:: Work task ::
Beneath this line is the data. Output exactly the lines from the line with "ARE MASKS REALLY EFFECTIVE AGAINST THE" to the line with "healthcare workers. |", both ends included, and nothing more.
*** Records to use ***
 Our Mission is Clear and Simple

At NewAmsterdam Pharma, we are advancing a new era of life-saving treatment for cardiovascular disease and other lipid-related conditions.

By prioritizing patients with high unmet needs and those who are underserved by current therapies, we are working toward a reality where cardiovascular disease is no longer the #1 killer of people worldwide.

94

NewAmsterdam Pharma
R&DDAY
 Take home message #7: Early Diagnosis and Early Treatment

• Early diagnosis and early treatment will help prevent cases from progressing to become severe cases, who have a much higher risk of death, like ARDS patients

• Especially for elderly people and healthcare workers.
*** End of Records to use ***
*** Records to use ***
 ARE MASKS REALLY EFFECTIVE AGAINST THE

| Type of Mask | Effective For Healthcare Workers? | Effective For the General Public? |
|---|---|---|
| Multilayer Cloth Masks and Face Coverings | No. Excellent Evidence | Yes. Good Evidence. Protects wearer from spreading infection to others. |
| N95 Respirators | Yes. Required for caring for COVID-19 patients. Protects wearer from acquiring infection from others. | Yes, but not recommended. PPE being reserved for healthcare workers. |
*** End of Records to use ***
:: Output of the exercise ::
 ARE MASKS REALLY EFFECTIVE AGAINST THE

| Type of Mask | Effective For Healthcare Workers? | Effective For the General Public? |
|---|---|---|
| Multilayer Cloth Masks and Face Coverings | No. Excellent Evidence | Yes. Good Evidence. Protects wearer from spreading infection to others. |
| N95 Respirators | Yes. Required for caring for COVID-19 patients. Protects wearer from acquiring infection from others. | Yes, but not recommended. PPE being reserved for healthcare workers. |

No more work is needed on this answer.